> Exercise prompt
Quote the patch below word for word, between "- enter gate" and "insertions(+), 31 deletions(-)", inclusive.

From b09d68633510bdb12b017fb01ac055ffe7298833 Mon Sep 17 00:00:00 2001
From: Joonas Koivunen <joonas@neon.tech>
Date: Sat, 9 Mar 2024 15:09:08 +0200
Subject: [PATCH 51/52] fix: on-demand downloads can outlive timeline shutdown
 (#7051)

## Problem

Before this PR, it was possible that on-demand downloads were started
after `Timeline::shutdown()`.

For example, we have observed a walreceiver-connection-handler-initiated
on-demand download that was started after `Timeline::shutdown()`s final
`task_mgr::shutdown_tasks()` call.

The underlying issue is that `task_mgr::shutdown_tasks()` isn't sticky,
i.e., new tasks can be spawned during or after
`task_mgr::shutdown_tasks()`.

Cc: https://github.com/neondatabase/neon/issues/4175 in lieu of a more
specific issue for task_mgr. We already decided we want to get rid of it
anyways.

Original investigation:
https://neondb.slack.com/archives/C033RQ5SPDH/p1709824952465949

## Changes

- enter gate while downloading
- use timeline cancellation token for cancelling download

thereby, fixes #7054

Entering the gate might also remove recent "kept the gate from closing"
in staging.
---
 libs/remote_storage/tests/test_real_s3.rs    | 26 +++++++++++--------
 pageserver/src/task_mgr.rs                   |  3 ---
 pageserver/src/tenant/storage_layer/layer.rs | 27 ++++++++------------
 test_runner/regress/test_tenant_delete.py    |  2 ++
 test_runner/regress/test_timeline_delete.py  |  4 ++-
 5 files changed, 31 insertions(+), 31 deletions(-)

diff --git a/libs/remote_storage/tests/test_real_s3.rs b/libs/remote_storage/tests/test_real_s3.rs
index e927b40e80..d8b9824d99 100644
--- a/libs/remote_storage/tests/test_real_s3.rs
+++ b/libs/remote_storage/tests/test_real_s3.rs
@@ -17,6 +17,7 @@ use remote_storage::{
 };
 use test_context::test_context;
 use test_context::AsyncTestContext;
+use tokio::io::AsyncBufReadExt;
 use tokio_util::sync::CancellationToken;
 use tracing::info;
 
@@ -484,32 +485,33 @@ async fn download_is_cancelled(ctx: &mut MaybeEnabledStorage) {
     ))
     .unwrap();
 
-    let len = upload_large_enough_file(&ctx.client, &path, &cancel).await;
+    let file_len = upload_large_enough_file(&ctx.client, &path, &cancel).await;
 
     {
-        let mut stream = ctx
+        let stream = ctx
             .client
             .download(&path, &cancel)
             .await
             .expect("download succeeds")
             .download_stream;
 
-        let first = stream
-            .next()
-            .await
-            .expect("should have the first blob")

> Provided material
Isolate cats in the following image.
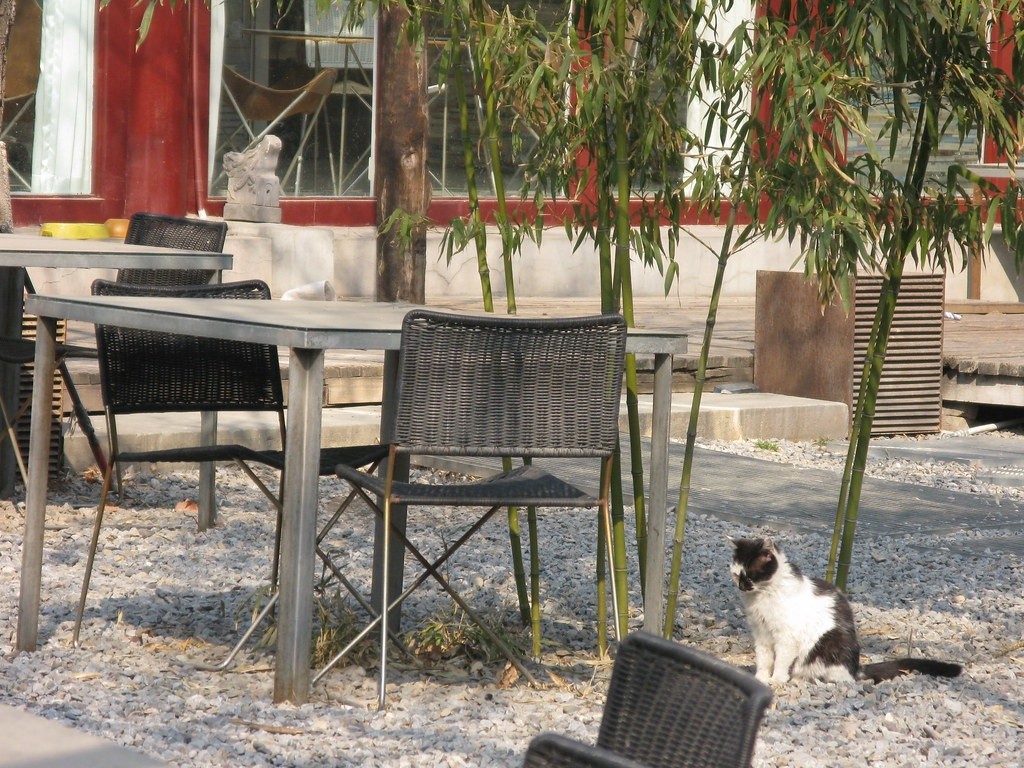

> Solution below
- enter gate while downloading
- use timeline cancellation token for cancelling download

thereby, fixes #7054

Entering the gate might also remove recent "kept the gate from closing"
in staging.
---
 libs/remote_storage/tests/test_real_s3.rs    | 26 +++++++++++--------
 pageserver/src/task_mgr.rs                   |  3 ---
 pageserver/src/tenant/storage_layer/layer.rs | 27 ++++++++------------
 test_runner/regress/test_tenant_delete.py    |  2 ++
 test_runner/regress/test_timeline_delete.py  |  4 ++-
 5 files changed, 31 insertions(+), 31 deletions(-)